> _Instructions to follow_
Below this line is the material. Write out only its lines from the one containing "The researchers measured total" through the one containing "Aluminum-exposed erythrocytes show", both kept, exactly.

> _Task input_
Start of Block
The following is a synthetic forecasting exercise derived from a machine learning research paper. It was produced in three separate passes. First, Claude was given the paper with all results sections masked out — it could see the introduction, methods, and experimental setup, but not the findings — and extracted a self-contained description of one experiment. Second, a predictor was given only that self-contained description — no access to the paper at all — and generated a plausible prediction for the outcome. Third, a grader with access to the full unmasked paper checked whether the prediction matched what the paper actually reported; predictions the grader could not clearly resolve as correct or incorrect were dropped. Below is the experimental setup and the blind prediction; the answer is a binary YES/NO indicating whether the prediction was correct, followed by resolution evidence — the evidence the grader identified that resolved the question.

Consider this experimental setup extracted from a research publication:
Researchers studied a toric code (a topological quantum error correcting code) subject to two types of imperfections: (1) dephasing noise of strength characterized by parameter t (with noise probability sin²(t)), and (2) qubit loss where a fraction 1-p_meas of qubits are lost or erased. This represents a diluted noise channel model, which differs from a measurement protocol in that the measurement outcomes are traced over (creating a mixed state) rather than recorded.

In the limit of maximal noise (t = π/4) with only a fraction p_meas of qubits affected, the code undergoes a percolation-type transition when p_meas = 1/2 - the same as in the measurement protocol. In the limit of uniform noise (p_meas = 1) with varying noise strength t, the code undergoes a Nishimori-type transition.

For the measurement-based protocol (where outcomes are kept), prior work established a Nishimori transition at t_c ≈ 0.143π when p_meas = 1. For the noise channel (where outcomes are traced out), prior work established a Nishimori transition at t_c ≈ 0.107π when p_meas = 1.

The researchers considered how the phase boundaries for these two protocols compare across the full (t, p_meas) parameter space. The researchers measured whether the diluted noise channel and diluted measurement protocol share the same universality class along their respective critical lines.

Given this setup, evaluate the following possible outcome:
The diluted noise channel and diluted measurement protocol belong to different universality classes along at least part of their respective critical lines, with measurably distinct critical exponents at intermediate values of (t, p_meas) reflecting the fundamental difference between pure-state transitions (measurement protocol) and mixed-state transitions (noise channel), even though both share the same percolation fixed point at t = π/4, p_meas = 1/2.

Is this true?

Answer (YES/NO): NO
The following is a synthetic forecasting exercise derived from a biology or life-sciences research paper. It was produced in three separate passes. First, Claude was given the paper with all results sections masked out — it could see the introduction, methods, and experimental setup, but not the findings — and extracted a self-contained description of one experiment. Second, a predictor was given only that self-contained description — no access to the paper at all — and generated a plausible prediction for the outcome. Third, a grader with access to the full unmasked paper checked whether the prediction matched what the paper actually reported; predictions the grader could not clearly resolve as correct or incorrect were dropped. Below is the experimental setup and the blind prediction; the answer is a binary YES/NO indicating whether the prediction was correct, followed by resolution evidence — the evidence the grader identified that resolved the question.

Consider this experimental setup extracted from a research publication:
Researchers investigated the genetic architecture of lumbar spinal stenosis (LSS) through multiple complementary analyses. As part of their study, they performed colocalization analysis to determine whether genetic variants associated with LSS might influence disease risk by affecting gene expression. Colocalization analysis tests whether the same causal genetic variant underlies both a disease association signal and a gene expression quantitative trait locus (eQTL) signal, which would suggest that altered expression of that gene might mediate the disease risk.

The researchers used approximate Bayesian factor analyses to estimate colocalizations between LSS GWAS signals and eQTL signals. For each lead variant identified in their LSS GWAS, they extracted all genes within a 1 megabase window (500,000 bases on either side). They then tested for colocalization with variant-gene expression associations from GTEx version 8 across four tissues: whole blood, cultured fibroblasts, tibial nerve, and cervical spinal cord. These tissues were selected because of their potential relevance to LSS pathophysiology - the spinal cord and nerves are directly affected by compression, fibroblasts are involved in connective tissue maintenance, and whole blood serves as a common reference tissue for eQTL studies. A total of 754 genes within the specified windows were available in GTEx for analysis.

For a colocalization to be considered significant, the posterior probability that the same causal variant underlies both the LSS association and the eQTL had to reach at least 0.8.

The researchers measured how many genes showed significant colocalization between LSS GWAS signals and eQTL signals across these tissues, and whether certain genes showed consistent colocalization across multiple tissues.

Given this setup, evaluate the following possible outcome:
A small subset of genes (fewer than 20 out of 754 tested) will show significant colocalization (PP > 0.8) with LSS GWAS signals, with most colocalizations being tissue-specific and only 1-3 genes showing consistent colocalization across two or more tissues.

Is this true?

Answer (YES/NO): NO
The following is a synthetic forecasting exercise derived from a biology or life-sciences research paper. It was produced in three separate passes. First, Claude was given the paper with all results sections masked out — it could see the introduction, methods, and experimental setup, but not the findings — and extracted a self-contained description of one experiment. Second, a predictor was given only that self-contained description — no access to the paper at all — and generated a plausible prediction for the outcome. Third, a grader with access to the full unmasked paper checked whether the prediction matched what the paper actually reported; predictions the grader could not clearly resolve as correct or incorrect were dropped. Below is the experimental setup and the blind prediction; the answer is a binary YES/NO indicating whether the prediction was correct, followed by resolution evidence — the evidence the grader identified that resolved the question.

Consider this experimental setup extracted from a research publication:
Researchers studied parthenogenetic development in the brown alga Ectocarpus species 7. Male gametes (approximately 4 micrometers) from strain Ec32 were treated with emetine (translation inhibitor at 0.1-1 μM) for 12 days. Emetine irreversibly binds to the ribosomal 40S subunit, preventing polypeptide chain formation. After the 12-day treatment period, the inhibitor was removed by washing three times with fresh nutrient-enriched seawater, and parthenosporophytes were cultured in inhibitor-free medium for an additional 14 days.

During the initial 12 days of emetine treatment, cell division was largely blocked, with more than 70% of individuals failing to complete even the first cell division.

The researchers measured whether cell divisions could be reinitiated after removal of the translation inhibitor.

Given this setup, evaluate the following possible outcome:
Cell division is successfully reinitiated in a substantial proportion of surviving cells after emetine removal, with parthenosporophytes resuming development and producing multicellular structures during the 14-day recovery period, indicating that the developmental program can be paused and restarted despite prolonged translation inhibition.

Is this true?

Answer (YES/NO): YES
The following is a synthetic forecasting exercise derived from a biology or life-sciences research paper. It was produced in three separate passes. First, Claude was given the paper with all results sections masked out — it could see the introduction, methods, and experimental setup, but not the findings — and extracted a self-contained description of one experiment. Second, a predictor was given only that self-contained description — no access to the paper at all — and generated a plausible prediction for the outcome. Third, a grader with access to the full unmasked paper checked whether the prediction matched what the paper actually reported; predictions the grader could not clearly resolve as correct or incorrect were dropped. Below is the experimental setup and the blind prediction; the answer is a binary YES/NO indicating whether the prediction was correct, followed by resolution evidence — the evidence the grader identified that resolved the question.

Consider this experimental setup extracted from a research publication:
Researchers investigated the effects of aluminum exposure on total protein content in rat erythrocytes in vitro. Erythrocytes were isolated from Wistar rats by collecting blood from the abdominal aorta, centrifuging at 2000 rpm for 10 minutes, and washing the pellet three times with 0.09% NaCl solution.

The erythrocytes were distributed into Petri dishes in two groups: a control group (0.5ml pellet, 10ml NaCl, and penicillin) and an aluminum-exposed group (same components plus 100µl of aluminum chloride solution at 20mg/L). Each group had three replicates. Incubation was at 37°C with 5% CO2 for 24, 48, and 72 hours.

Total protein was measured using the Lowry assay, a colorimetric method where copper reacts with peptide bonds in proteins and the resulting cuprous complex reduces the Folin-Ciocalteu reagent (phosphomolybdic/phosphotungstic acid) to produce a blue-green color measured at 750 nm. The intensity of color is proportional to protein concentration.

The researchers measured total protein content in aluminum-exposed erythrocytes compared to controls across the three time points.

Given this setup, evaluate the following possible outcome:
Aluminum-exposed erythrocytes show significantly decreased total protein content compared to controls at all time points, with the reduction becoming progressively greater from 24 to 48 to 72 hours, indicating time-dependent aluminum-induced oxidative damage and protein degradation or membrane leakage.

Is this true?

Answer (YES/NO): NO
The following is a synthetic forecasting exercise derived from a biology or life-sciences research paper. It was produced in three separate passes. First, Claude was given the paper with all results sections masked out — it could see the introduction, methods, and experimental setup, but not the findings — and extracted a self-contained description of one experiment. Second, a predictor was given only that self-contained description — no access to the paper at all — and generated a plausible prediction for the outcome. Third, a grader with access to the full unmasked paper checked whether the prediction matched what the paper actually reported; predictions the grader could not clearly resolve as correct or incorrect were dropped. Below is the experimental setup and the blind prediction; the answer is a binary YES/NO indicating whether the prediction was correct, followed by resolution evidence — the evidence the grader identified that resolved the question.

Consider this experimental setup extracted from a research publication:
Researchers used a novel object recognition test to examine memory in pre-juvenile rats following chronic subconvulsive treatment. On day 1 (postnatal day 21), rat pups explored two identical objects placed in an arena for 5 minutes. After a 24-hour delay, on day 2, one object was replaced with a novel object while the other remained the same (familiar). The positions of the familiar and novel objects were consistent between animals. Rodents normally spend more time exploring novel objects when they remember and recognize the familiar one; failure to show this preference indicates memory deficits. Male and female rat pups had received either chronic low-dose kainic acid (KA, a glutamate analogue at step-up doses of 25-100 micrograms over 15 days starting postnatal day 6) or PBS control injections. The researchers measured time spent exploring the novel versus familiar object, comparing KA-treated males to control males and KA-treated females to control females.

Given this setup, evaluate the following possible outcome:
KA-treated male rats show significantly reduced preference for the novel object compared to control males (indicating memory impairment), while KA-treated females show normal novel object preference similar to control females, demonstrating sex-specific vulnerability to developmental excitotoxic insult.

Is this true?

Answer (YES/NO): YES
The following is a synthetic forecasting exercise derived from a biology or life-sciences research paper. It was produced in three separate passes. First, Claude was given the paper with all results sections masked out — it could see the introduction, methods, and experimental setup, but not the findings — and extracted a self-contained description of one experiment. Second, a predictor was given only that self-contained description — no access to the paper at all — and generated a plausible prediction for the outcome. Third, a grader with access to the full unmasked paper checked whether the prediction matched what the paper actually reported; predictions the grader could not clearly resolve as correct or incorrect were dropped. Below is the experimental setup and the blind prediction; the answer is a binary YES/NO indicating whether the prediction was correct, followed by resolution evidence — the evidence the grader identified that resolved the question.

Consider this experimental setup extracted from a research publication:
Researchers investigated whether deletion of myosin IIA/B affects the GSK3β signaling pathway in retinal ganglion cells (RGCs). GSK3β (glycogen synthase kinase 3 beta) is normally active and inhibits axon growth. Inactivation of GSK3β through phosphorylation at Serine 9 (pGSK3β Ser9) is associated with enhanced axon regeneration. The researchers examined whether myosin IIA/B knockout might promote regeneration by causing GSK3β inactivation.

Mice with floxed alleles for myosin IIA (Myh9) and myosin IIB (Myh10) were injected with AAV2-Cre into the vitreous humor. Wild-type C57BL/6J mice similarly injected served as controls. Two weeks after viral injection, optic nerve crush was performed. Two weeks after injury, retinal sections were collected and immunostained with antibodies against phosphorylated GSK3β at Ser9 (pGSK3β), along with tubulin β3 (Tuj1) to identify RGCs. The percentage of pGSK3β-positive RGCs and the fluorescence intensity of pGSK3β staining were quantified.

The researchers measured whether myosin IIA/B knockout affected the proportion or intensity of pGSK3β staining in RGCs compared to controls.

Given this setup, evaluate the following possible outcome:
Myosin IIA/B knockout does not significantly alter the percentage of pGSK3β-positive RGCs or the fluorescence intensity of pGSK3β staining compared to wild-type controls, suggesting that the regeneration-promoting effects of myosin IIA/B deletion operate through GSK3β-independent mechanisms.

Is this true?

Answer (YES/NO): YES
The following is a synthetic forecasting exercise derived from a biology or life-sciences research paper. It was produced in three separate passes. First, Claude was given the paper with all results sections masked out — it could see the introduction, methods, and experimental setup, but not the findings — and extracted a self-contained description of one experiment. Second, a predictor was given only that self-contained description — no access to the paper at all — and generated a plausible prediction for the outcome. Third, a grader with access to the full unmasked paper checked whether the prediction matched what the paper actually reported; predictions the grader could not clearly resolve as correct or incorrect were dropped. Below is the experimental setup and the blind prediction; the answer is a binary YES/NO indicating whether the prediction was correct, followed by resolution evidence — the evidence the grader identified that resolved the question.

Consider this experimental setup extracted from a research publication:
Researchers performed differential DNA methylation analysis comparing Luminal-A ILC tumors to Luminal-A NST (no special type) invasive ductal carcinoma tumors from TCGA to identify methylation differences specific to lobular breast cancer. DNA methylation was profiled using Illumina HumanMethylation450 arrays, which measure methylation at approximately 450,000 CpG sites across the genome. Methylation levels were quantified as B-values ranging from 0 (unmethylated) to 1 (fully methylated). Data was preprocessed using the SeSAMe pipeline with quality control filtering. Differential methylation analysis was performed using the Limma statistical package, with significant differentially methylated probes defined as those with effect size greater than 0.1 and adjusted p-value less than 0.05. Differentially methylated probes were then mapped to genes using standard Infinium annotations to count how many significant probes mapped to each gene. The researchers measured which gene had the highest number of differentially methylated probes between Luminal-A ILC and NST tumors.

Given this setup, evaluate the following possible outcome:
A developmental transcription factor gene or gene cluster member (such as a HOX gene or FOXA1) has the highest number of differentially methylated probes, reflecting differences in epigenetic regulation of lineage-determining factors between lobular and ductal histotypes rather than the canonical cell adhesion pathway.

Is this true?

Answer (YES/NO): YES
End of Block
> _Result_
The researchers measured total protein content in aluminum-exposed erythrocytes compared to controls across the three time points.

Given this setup, evaluate the following possible outcome:
Aluminum-exposed erythrocytes show significantly decreased total protein content compared to controls at all time points, with the reduction becoming progressively greater from 24 to 48 to 72 hours, indicating time-dependent aluminum-induced oxidative damage and protein degradation or membrane leakage.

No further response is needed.